Ириша обрадовалась, не ожидала такой легкой победы:
– Ой, Норочка! Норочка!
Тут уж Нора не выдержала:
– Нора я! Знаете, такая пьеса есть у Ибсена, называется “Кукольный дом”. Главная героиня Нора. Нора Хельмер. Вот моя культурная бабушка Маруся и назвала меня в ее честь Норой.
– Ну, я и говорю, Норочка! Нора то есть! – исправилась Ириша.
Ладью она оставила на прежнем месте. Поменяла занавески, вместо льняных, сине-зеленых, повесила холстину, позаимствованную в театре. В “больную” комнату перетащила Юриков более поместительный книжный стол, а Юрику поставила секретер. Переговоры, связанные с переездом, Ирина доверила Норе: у тебя лучше получится…

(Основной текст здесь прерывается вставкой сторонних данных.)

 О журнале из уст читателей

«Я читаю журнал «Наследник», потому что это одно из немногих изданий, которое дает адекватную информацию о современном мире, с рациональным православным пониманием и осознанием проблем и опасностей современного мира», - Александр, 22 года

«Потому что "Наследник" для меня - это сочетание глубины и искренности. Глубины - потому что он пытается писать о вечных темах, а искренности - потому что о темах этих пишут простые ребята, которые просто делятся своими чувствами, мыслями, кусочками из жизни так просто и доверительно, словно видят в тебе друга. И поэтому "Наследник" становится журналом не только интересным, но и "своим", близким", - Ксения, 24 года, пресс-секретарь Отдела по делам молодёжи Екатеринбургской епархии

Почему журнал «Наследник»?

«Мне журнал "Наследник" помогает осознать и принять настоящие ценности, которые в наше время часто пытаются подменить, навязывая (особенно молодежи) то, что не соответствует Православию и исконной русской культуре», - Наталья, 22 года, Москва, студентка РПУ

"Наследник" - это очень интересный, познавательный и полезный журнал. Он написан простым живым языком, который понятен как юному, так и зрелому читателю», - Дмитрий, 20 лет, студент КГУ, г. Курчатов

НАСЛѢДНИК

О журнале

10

Нора навестила отца в больнице. Он лежал в хорошей академической больнице, на Ленинском проспекте, и немного гордился своим привилегированным положением. Когда Нора пришла, он прогуливался по коридору с низеньким круглым человеком в шелковой пижаме и в лыжной шапочке. Отец представил ее – вот дочка моя Нора, театральный художник. Борис Григорьевич, Нора, знаменитый физик, лауреат Сталинской премии… Лыжная шапочка поклонилась и покатилась дальше по коридору.
– Ты знаешь, кто это? – умильно шепнул ей в ухо Генрих.
Нора всю дорогу готовила себя к встрече – рак, рак, неизвестно сколько ему отведено, возьми себя в руки, положение безвыходное, он тщеславный, болтливый, но ведь добрый, добрый, и уверен, что всем нравится, что все его любят… не виноват, ни в чем не виноват, я должна, я должна… – и тут еле сдержалась.
– Кто же?
– Директор академического института, большая шишка! Редкая сволочь, говорят, – сообщил ей радостным голосом, и она засмеялась. Все же было в нем какое-то очарование, в старом болтуне…
– Ну, как ты?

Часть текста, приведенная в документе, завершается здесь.